(TASK TO CARRY OUT) With the material below, print exactly the lines between the line holding "this 259×194 image." and the line holding "this 640×481 image.", inclusive. Add nothing else.

(EXCERPTED RECORDS)
↓↓↓
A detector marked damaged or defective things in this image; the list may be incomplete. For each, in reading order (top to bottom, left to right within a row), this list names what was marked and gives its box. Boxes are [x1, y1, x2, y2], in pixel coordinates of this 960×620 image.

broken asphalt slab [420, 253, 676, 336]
↑↑↑
↓↓↓
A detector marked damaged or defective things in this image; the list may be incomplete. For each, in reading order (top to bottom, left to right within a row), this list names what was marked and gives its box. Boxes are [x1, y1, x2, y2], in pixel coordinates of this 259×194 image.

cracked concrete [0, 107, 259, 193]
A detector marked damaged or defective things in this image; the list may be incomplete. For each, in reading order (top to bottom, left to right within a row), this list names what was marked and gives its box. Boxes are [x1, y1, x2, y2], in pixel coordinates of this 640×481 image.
↑↑↑
(WRITTEN SOLUTION)
A detector marked damaged or defective things in this image; the list may be incomplete. For each, in reading order (top to bottom, left to right within a row), this list names what was marked and gives its box. Boxes are [x1, y1, x2, y2], in pixel coordinates of this 259×194 image.

cracked concrete [0, 107, 259, 193]
A detector marked damaged or defective things in this image; the list may be incomplete. For each, in reading order (top to bottom, left to right within a row), this list names what was marked and gives its box. Boxes are [x1, y1, x2, y2], in pixel coordinates of this 640×481 image.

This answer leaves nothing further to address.